Records for this task: Begin
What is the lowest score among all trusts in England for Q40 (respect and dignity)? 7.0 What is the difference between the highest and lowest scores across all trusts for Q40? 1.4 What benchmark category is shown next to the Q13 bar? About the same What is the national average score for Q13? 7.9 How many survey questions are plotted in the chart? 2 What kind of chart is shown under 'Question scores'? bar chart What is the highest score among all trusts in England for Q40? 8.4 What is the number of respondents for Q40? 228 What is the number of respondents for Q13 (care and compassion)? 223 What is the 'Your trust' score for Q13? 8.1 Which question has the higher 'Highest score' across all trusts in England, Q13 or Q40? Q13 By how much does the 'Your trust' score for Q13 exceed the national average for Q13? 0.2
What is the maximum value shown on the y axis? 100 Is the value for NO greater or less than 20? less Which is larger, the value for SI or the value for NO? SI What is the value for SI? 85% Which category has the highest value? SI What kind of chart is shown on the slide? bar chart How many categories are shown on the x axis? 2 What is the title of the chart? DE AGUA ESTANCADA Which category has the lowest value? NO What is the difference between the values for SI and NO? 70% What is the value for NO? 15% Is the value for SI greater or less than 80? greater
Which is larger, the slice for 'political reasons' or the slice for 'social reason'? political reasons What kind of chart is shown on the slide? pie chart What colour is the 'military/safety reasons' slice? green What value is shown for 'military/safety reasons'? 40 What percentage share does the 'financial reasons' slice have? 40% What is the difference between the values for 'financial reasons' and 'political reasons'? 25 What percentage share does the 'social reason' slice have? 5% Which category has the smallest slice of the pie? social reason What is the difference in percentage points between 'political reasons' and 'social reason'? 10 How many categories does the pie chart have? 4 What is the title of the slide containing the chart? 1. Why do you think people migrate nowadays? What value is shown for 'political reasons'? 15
Records for this task: End
Records for this task: Begin
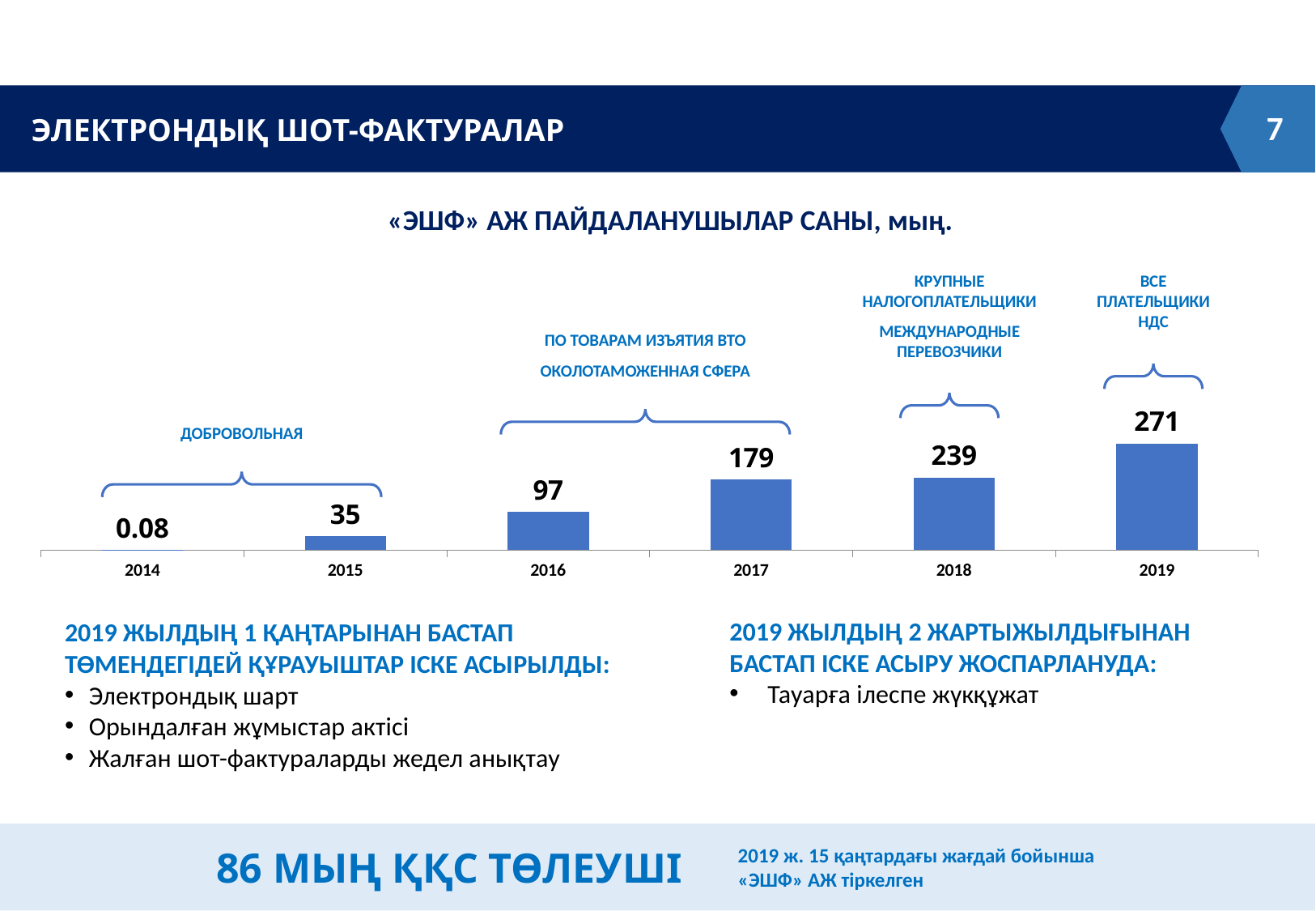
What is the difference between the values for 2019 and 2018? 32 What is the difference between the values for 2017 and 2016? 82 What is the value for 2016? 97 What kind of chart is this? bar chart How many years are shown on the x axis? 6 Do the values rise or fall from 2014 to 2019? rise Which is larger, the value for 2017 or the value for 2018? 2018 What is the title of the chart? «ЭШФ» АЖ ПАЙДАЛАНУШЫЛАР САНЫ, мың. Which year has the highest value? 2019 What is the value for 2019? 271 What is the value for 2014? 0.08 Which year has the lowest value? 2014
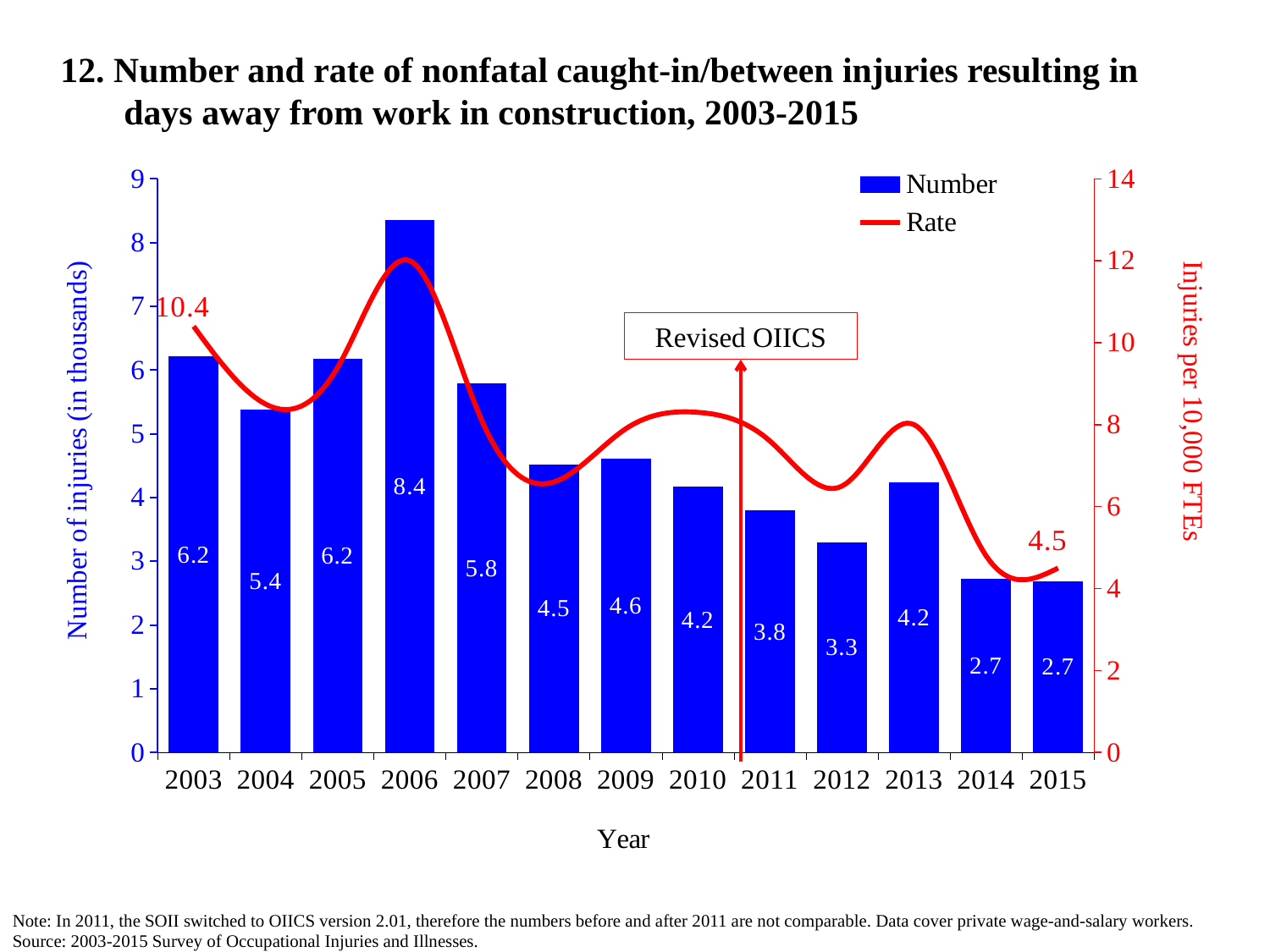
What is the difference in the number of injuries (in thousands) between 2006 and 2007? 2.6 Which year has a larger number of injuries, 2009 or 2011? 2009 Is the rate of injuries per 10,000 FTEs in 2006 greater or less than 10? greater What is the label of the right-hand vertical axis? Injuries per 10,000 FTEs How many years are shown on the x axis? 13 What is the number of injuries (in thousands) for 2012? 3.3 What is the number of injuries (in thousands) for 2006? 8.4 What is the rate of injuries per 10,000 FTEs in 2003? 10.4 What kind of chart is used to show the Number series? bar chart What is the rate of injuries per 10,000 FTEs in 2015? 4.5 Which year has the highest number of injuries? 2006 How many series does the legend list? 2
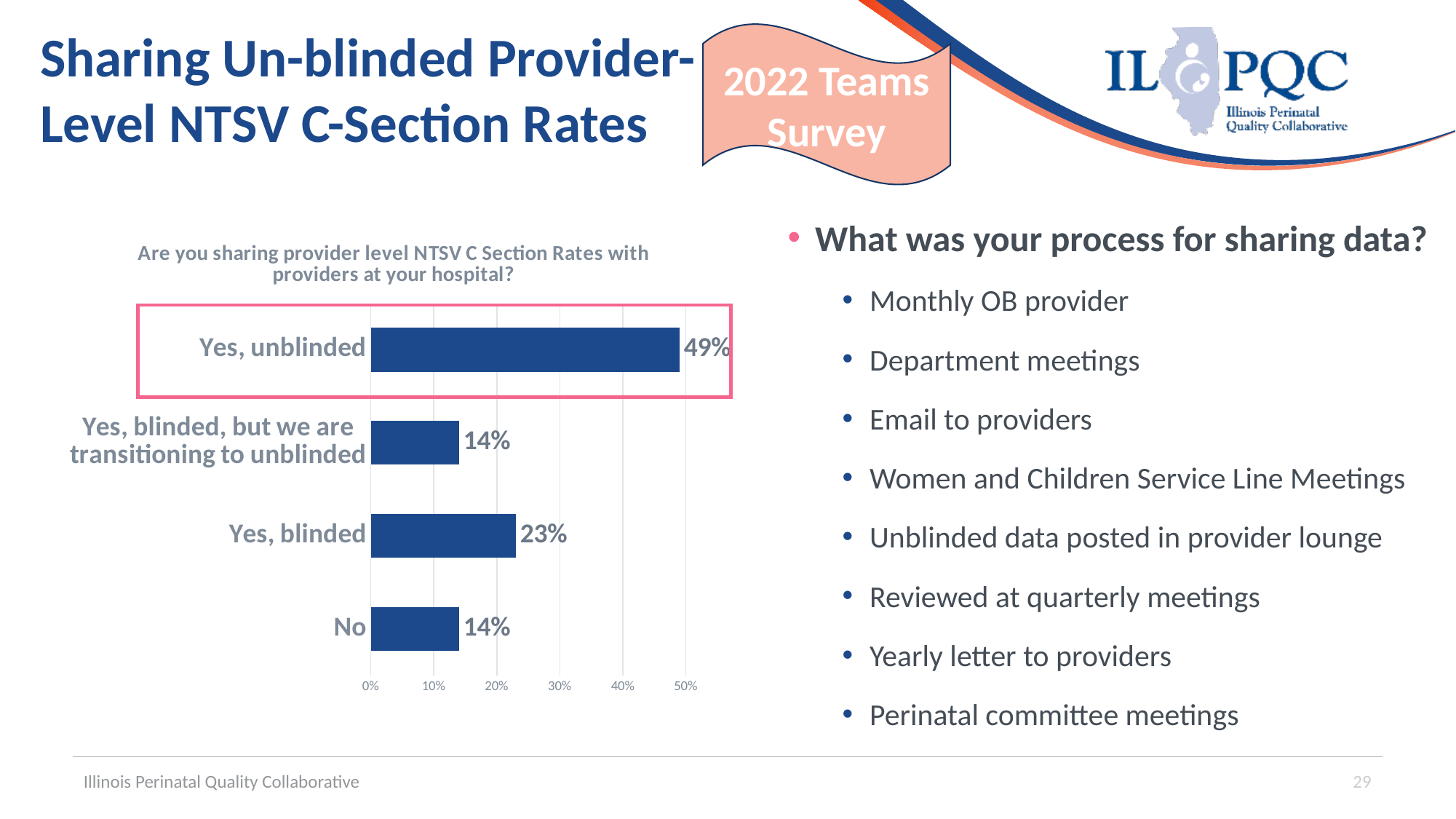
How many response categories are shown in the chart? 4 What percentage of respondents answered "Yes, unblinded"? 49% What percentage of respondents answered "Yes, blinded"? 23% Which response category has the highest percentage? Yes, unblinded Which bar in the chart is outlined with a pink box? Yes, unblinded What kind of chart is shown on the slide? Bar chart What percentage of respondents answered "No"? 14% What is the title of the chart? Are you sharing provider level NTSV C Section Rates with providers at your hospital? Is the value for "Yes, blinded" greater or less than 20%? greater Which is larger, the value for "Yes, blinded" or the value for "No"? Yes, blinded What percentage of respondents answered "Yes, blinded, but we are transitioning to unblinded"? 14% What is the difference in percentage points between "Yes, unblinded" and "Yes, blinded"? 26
Records for this task: End
■ Work instruction
Please write out the items starting with the line containing "What is the lowest" and going on through the line containing "What is the maximum", both included, and no others.

■ Answer box
What is the lowest score among all trusts in England for Q40 (respect and dignity)? 7.0 What is the difference between the highest and lowest scores across all trusts for Q40? 1.4 What benchmark category is shown next to the Q13 bar? About the same What is the national average score for Q13? 7.9 How many survey questions are plotted in the chart? 2 What kind of chart is shown under 'Question scores'? bar chart What is the highest score among all trusts in England for Q40? 8.4 What is the number of respondents for Q40? 228 What is the number of respondents for Q13 (care and compassion)? 223 What is the 'Your trust' score for Q13? 8.1 Which question has the higher 'Highest score' across all trusts in England, Q13 or Q40? Q13 By how much does the 'Your trust' score for Q13 exceed the national average for Q13? 0.2
What is the maximum value shown on the y axis? 100 Is the value for NO greater or less than 20? less Which is larger, the value for SI or the value for NO? SI What is the value for SI? 85% Which category has the highest value? SI What kind of chart is shown on the slide? bar chart How many categories are shown on the x axis? 2 What is the title of the chart? DE AGUA ESTANCADA Which category has the lowest value? NO What is the difference between the values for SI and NO? 70% What is the value for NO? 15% Is the value for SI greater or less than 80? greater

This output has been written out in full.